* [Entries provided]

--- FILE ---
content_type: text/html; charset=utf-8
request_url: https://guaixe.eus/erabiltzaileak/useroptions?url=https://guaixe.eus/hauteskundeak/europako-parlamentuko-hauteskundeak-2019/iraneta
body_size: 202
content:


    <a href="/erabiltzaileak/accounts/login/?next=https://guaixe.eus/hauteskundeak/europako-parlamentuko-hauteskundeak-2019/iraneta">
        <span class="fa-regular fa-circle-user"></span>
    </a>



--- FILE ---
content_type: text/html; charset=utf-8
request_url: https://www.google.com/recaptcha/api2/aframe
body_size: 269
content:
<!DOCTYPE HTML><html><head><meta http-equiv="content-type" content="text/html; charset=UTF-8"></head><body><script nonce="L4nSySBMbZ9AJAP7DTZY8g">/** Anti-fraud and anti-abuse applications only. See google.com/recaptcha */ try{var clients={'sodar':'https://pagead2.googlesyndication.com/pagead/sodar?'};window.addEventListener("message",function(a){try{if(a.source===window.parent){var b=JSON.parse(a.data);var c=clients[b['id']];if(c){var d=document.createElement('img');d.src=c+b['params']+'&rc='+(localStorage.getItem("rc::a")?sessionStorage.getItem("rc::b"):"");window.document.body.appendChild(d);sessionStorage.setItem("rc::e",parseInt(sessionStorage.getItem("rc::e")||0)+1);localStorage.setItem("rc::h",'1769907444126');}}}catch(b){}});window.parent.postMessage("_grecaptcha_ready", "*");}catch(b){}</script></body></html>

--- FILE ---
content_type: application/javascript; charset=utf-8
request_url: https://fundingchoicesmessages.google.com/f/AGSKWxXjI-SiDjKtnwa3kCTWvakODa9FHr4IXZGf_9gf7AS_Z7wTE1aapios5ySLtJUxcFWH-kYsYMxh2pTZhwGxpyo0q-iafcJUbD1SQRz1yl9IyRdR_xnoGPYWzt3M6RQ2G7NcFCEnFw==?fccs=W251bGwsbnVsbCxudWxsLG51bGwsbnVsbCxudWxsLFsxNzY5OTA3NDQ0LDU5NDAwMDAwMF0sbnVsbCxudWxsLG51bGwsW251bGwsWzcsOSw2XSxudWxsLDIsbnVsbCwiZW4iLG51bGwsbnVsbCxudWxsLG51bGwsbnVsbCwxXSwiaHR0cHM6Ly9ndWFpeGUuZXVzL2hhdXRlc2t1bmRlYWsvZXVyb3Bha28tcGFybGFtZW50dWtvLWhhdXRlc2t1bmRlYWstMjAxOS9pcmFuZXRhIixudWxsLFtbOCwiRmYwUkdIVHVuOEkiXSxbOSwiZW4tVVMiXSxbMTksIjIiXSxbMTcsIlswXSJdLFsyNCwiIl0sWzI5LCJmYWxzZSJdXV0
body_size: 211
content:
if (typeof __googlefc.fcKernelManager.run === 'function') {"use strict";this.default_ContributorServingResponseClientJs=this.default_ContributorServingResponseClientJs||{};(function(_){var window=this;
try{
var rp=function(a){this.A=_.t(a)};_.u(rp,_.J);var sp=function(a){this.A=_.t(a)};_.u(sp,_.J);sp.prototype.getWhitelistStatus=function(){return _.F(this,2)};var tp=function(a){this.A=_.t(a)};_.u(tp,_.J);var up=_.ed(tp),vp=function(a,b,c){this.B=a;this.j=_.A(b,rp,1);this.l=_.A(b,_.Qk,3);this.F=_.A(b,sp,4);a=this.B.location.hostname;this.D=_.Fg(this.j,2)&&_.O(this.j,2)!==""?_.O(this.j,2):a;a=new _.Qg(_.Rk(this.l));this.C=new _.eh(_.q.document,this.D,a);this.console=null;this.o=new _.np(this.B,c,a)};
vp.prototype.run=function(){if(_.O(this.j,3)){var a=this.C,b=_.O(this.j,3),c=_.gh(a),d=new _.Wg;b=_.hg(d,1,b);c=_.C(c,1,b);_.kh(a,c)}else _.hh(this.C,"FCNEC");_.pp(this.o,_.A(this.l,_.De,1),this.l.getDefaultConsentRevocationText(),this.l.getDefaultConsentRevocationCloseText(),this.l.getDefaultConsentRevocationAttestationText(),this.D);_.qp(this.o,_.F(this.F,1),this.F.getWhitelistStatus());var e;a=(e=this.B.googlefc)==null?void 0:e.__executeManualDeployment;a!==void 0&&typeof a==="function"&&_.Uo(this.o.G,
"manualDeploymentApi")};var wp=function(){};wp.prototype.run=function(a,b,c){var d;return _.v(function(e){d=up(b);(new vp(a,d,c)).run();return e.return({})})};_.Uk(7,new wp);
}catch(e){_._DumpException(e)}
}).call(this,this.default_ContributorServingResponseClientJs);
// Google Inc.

* [Work request] What lines above hold the word "parlamentuko"? List them all.

* [Exercise answer]
request_url: https://guaixe.eus/erabiltzaileak/useroptions?url=https://guaixe.eus/hauteskundeak/europako-parlamentuko-hauteskundeak-2019/iraneta
    <a href="/erabiltzaileak/accounts/login/?next=https://guaixe.eus/hauteskundeak/europako-parlamentuko-hauteskundeak-2019/iraneta">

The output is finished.